Please swap "boutique" for "store" while restating the dog carrier thread, starting at "Omg I could" and ending at "want one now!".

TEXT SEGMENT:
=== Section Start ===

BUT I do have pics of it stored somewhere with Chanel in it, if you like to see.
I must tell you though, I have the "Grande" version, the large one, because
Chanel is 8 lbs, I needed a big carrier. This is one of the reasons I chose it.
Many carriers online will say "up to 10lbs", but it's bs, unless you want your
dog to feel like a sardine in there. But the large Kwigy Bo is actually very roomy,
I now use it for both Chanel & Bella together, and still have room for my wallet,
a blanket, a toy and a water bottle.


----------



## Zorana1125 (Oct 24, 2010)

Lol, ok that works too!! Thanks!!


----------



## Zorana1125 (Oct 24, 2010)

Omg I could barely get any of them to sit still. Not the best pics

I thought this was funny I asked mojo if he wanted a treat to get his attention and he was trying to beg in the bag


----------



## Zorana1125 (Oct 24, 2010)

Stopped at my local dog boutique and they had a Jarden soho bag in stock! Not the color I would choose, but it was gorgeous! Yes the leather is not real, however you cannot tell, it looks beautiful in person! The cushioned pad is so thick and comfy. I think I want one now!

=== Section End ===

SOURCE MATERIAL:
=== Section Start ===

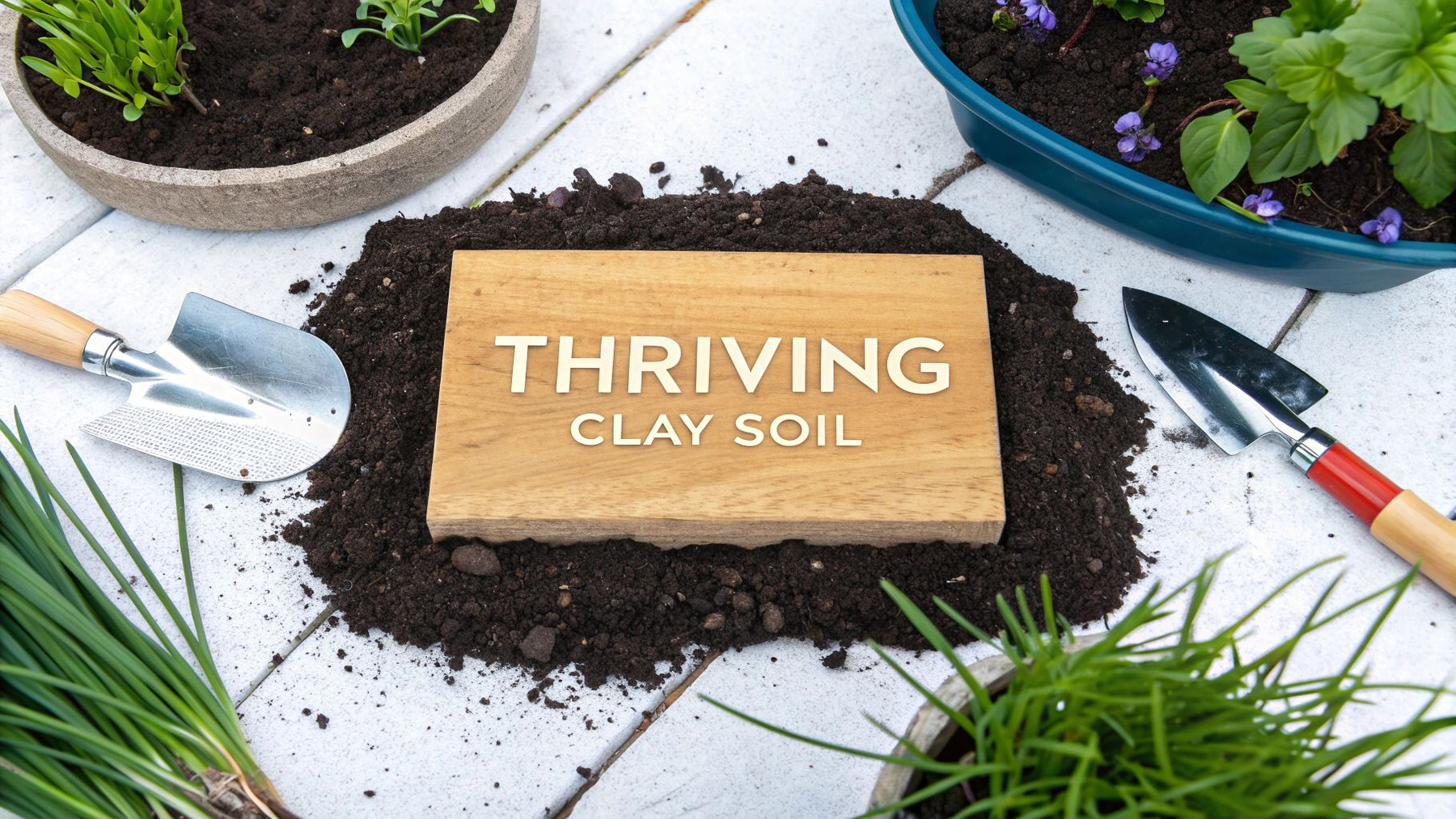 9 Best Ways to Improve Clay Soil for a Thriving Garden - Homegrown Garden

=== Section End ===

COMPLETED TASK:
Omg I could barely get any of them to sit still. Not the best pics

I thought this was funny I asked mojo if he wanted a treat to get his attention and he was trying to beg in the bag


----------



## Zorana1125 (Oct 24, 2010)

Stopped at my local dog store and they had a Jarden soho bag in stock! Not the color I would choose, but it was gorgeous! Yes the leather is not real, however you cannot tell, it looks beautiful in person! The cushioned pad is so thick and comfy. I think I want one now!